In terms of gender, of the 17 unsolved so-far killings, of the victims:
- 88.3% (15) were men or boys
- 11.7% (2) were women or girls
There appears to be a potential small gender bias in unsolved killings, where male victims’ killers prove more elusive to find than female victims’ killers.
In terms of race, of the 17 unsolved killings:
- 52.9% (9) were Black;
- 23.5% (4) were White;
- 17.6% (3) were of unknown ethnicity
- 5.9% (1) was Asian;
In terms of method, of the 17 unsolved killings:
- 47.1% (8) were stabbed
- 35.3% (6) were shot
- 17.6% (3) were beaten
So whilst only 11.2% of people were shot and killed, 35.3% of unsolved killings involved people who were shot and killed. As such, killings where people are shot are over 3x as likely to be unsolved over a year later, as a proportion of all unsolved forms of killing.
A breakdown of the location of all killings can be found here.
The top Greater London murder locations were Ilford, Croydon and Enfield.

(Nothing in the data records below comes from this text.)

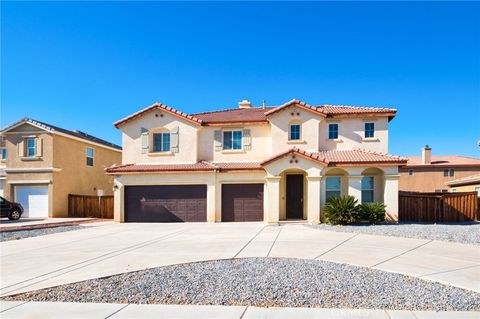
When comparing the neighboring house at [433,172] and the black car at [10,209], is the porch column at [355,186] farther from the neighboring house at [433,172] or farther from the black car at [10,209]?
the black car at [10,209]

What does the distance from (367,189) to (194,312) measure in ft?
52.1

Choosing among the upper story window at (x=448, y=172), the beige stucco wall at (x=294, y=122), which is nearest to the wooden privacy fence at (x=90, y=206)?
the beige stucco wall at (x=294, y=122)

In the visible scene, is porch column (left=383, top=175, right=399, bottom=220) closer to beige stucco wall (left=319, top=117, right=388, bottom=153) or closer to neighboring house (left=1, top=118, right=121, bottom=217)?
beige stucco wall (left=319, top=117, right=388, bottom=153)

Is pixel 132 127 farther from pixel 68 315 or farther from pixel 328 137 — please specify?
pixel 68 315

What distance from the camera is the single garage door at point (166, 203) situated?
772 inches


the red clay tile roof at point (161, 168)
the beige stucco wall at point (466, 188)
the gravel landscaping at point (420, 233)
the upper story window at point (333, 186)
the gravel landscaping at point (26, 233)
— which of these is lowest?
the gravel landscaping at point (26, 233)

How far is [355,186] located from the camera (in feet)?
57.8

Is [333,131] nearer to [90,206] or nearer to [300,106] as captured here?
[300,106]

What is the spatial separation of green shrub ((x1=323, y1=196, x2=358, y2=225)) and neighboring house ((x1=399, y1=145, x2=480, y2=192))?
23522mm

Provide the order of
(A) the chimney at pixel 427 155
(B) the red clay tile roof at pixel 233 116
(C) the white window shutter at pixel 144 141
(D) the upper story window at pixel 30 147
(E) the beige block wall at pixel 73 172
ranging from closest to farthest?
(B) the red clay tile roof at pixel 233 116, (C) the white window shutter at pixel 144 141, (E) the beige block wall at pixel 73 172, (D) the upper story window at pixel 30 147, (A) the chimney at pixel 427 155

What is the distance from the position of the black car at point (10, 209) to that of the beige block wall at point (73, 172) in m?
2.09

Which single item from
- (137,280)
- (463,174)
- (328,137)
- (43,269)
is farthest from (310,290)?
(463,174)

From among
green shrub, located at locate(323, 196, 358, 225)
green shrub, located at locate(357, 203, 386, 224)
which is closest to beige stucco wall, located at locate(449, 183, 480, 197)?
Answer: green shrub, located at locate(357, 203, 386, 224)

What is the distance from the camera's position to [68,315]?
4961mm
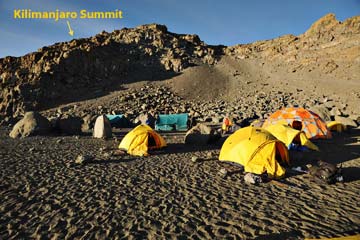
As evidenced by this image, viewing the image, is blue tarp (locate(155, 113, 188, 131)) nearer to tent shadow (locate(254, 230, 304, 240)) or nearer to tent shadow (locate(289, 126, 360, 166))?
tent shadow (locate(289, 126, 360, 166))

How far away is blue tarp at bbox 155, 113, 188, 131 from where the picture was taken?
2845 centimetres

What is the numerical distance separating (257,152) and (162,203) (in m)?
4.75

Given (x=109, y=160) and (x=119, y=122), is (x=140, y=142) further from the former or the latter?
(x=119, y=122)

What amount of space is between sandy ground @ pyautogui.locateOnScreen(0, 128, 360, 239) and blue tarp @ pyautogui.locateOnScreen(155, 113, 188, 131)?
16578 millimetres

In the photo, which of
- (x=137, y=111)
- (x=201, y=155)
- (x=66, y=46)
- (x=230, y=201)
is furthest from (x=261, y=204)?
(x=66, y=46)

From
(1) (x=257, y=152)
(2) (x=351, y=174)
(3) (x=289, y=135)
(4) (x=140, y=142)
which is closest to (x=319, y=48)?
(3) (x=289, y=135)

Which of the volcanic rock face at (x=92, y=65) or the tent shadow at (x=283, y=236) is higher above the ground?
the volcanic rock face at (x=92, y=65)

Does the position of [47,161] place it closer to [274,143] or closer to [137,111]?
[274,143]

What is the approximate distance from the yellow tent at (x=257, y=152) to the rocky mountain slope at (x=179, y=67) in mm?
38122

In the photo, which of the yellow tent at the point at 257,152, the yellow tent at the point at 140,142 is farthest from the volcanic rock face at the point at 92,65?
the yellow tent at the point at 257,152

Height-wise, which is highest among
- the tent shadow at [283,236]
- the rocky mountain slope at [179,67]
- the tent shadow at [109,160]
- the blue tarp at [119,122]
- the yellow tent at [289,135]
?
the rocky mountain slope at [179,67]

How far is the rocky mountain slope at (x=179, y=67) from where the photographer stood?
51.6m

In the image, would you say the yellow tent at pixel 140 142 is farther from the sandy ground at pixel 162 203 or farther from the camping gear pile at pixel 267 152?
the camping gear pile at pixel 267 152

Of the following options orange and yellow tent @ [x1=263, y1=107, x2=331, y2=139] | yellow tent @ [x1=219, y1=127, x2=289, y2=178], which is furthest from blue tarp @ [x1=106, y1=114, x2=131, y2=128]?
yellow tent @ [x1=219, y1=127, x2=289, y2=178]
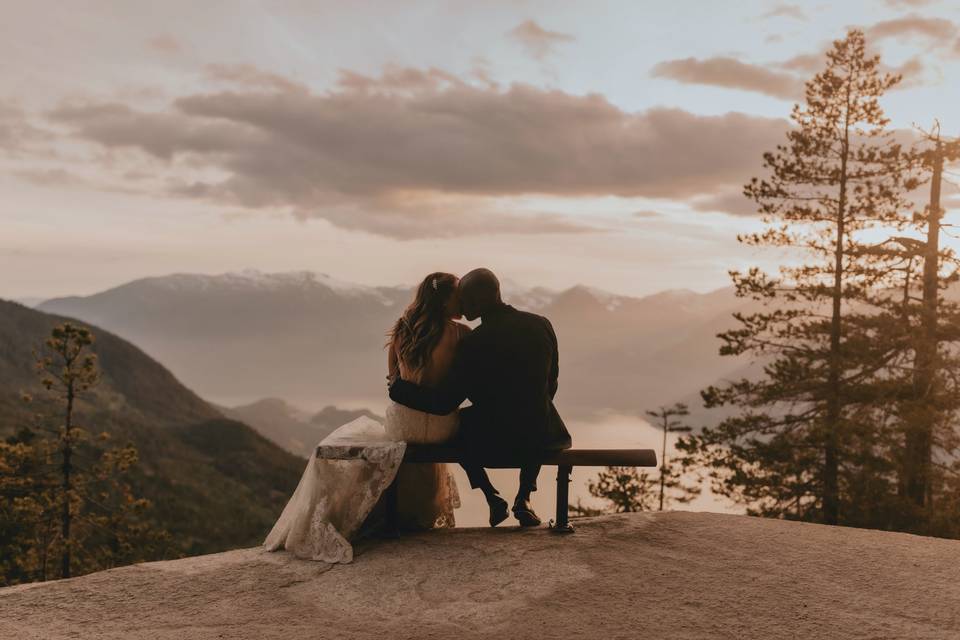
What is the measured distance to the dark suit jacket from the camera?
19.0 feet

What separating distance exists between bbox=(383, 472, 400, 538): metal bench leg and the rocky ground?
0.51 feet

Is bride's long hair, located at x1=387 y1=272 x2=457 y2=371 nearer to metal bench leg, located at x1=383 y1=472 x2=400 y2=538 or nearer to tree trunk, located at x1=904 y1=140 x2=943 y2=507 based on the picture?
metal bench leg, located at x1=383 y1=472 x2=400 y2=538

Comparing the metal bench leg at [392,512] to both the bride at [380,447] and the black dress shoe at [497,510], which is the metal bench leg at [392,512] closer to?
the bride at [380,447]

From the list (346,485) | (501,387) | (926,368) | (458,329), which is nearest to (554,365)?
(501,387)

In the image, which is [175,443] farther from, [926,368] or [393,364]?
[393,364]

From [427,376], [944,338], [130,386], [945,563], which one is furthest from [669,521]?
[130,386]

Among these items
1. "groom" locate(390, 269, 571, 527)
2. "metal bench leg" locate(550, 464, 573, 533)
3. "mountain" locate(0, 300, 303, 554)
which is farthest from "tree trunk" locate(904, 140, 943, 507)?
"mountain" locate(0, 300, 303, 554)

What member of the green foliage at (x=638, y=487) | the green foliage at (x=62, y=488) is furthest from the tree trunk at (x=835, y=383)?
the green foliage at (x=62, y=488)

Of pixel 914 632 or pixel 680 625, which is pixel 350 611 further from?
pixel 914 632

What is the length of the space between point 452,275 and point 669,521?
3144 mm

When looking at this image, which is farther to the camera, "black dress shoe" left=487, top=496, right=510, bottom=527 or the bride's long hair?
"black dress shoe" left=487, top=496, right=510, bottom=527

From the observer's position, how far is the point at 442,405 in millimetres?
5801

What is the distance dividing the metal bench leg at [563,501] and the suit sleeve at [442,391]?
1151mm

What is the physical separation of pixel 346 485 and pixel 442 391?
109 cm
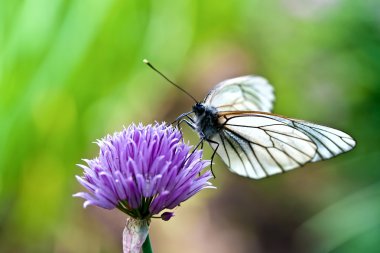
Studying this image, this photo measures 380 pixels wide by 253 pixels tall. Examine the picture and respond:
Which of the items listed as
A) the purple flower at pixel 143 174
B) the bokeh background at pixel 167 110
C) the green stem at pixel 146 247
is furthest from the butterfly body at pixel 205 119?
the bokeh background at pixel 167 110

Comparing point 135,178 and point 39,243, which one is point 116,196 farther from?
point 39,243

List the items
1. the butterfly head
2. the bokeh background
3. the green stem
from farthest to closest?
the bokeh background, the butterfly head, the green stem

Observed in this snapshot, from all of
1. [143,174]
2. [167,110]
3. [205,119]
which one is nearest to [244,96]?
[205,119]

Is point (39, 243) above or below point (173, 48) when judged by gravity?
below

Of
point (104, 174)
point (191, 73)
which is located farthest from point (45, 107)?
point (104, 174)

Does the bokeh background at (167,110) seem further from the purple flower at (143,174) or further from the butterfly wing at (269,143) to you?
the purple flower at (143,174)

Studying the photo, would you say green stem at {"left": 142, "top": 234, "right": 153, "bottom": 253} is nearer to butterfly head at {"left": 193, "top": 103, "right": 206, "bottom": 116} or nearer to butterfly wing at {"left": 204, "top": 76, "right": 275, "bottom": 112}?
butterfly head at {"left": 193, "top": 103, "right": 206, "bottom": 116}

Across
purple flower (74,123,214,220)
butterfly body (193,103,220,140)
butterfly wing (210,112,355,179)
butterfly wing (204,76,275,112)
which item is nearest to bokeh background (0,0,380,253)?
butterfly wing (204,76,275,112)
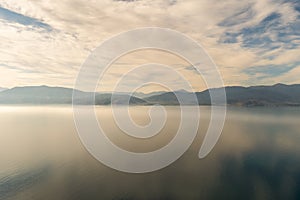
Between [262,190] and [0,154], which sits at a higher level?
[0,154]

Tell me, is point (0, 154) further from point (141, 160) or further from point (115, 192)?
point (115, 192)

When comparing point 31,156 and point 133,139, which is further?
point 133,139

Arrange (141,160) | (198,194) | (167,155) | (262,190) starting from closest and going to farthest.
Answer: (198,194) → (262,190) → (141,160) → (167,155)

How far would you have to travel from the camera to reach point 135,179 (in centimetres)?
3325

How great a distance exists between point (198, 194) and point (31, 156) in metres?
31.3

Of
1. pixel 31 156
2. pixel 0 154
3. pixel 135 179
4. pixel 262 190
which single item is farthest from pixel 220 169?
pixel 0 154

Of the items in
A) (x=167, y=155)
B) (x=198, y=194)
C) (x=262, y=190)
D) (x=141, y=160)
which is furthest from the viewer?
(x=167, y=155)

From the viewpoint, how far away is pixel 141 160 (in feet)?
140

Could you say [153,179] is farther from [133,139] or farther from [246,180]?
[133,139]

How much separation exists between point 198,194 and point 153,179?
7120 mm

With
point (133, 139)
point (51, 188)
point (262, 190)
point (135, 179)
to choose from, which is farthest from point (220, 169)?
point (133, 139)

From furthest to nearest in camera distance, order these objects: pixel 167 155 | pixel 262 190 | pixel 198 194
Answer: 1. pixel 167 155
2. pixel 262 190
3. pixel 198 194

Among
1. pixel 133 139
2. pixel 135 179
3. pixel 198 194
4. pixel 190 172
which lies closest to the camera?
pixel 198 194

Locations of unsolved killings
In terms of location, the most common Boroughs where murders were found to be unsolved were Brent with 4 murders and, surprisingly, Westminster, with 2 murders. Brent suffers from considerable levels of economic hardship, with 33% of its residents living in poverty (in overall London, this number is 28%). Westminster is a highly affluent area.
It appears that while unsolved murders often occur in Boroughs which suffer from higher levels of economic deprivation, this is not the entire story. More research needs to be done on this.